Let us not pretend we don't live in the real world. The first trailer for Francis Lee's Ammonite, detailing the relationship between two real-life fossil hunters in Victorian England, will generate the wrong sort of chatter in abundance. One part of social media is awhirl about a passionate kiss – and implied sex sequences – between Kate Winslet and Saoirse Ronan. Another, more sober strain is wondering if Ammonite will be the project that finally secures Ronan her first Oscar (and Winslet her second). What else do we have to discuss in the year that cinema went to sleep?
Before sinking to such vulgarity, we should note that this promises to be a cracking film. Lee, director of the excellent gay romance God’s Own Country, has, for his second picture, settled on the story of palaeontologist Mary Anning and her fossil-burrowing colleague Charlotte Murchison. Any cursory glimpse at the facts will confirm that Lee is applying liberal artistic license. In real life, Anning was 10 years younger than Murchison. Winslet, who plays Anning, is around 18 years older than Ronan, playing Murchison. Anning’s relatives have already complained to the press that there was no evidence of any sexual relationship between the two woman.
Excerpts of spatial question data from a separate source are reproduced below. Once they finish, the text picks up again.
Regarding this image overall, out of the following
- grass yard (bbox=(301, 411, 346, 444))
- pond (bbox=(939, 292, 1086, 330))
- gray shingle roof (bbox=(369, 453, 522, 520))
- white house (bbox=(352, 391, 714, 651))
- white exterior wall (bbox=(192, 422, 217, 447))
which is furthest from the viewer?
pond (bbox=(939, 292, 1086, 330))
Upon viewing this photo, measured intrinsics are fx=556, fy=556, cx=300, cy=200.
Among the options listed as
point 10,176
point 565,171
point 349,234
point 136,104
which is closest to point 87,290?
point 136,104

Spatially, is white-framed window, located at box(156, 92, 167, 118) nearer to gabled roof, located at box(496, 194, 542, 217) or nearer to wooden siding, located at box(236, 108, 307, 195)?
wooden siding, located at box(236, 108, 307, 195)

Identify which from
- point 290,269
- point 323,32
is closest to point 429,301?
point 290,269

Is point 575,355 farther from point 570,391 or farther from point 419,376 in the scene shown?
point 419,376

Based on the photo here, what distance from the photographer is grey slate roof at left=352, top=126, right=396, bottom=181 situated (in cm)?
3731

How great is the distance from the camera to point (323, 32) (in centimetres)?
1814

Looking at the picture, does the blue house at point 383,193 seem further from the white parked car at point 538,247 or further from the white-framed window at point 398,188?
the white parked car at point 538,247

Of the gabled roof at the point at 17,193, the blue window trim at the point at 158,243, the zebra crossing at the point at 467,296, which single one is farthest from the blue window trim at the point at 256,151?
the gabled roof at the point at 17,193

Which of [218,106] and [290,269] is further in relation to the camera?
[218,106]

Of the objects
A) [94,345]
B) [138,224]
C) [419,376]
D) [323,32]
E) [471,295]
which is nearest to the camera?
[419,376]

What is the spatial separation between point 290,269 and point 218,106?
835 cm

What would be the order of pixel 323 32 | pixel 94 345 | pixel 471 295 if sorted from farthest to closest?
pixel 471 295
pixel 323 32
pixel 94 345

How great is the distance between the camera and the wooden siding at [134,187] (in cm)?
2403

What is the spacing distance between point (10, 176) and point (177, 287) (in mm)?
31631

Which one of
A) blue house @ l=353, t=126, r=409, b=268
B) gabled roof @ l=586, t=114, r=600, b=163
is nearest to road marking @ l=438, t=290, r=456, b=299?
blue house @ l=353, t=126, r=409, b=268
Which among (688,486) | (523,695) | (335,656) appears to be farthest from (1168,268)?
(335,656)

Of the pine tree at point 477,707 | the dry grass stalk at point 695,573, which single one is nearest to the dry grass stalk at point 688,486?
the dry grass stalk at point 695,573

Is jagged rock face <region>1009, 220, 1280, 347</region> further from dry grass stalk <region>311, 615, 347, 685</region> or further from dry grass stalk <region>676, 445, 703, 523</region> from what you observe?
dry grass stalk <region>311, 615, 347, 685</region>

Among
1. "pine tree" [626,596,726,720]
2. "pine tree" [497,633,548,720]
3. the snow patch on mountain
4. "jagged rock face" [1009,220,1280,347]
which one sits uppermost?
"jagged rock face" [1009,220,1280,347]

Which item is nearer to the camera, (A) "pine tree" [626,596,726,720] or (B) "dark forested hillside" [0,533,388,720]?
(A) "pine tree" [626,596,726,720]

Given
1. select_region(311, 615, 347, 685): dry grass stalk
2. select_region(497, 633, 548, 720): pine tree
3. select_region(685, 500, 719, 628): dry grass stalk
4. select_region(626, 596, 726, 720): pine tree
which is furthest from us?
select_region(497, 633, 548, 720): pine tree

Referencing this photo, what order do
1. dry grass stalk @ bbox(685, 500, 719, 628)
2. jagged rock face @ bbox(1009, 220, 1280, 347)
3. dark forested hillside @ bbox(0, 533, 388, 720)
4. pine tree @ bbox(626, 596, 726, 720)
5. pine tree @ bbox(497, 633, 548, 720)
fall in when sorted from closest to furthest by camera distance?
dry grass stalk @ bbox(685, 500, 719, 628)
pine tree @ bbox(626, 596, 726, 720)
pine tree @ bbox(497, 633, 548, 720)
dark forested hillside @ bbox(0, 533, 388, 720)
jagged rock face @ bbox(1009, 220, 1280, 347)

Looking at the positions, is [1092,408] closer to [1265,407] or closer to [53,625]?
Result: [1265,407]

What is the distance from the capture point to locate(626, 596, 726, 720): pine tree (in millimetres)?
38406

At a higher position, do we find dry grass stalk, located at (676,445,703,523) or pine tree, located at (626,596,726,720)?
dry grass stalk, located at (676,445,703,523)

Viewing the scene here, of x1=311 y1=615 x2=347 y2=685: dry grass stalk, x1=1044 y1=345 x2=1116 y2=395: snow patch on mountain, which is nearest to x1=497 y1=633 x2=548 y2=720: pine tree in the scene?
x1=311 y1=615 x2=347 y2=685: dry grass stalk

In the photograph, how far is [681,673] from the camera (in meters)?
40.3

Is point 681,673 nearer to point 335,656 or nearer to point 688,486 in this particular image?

No matter. Ammonite is not a documentary. Offering us damp, windswept vistas of the Dorset coast – as damp as the Yorkshire of God’s Own Country – the trailer efficiently establishes the premise and takes us right up to the characters’ passionate release. Getting her lips around a west country accent, Winslet (grumpy, assertive) accepts poor melancholic Ronan as an assistant and, handing her a pair of stout boots, allows her to root around in the sand for traces of prehistoric molluscs. Kate spots Saoirse dressing. Our own Fiona Shaw, as fellow fossil collector Elizabeth Philpot, is pleased that the two young woman have “struck up a friendship together”. It soon becomes clear that they have become the closest of friends. We’ll leave the excited gasps to meme fanatics on the internet.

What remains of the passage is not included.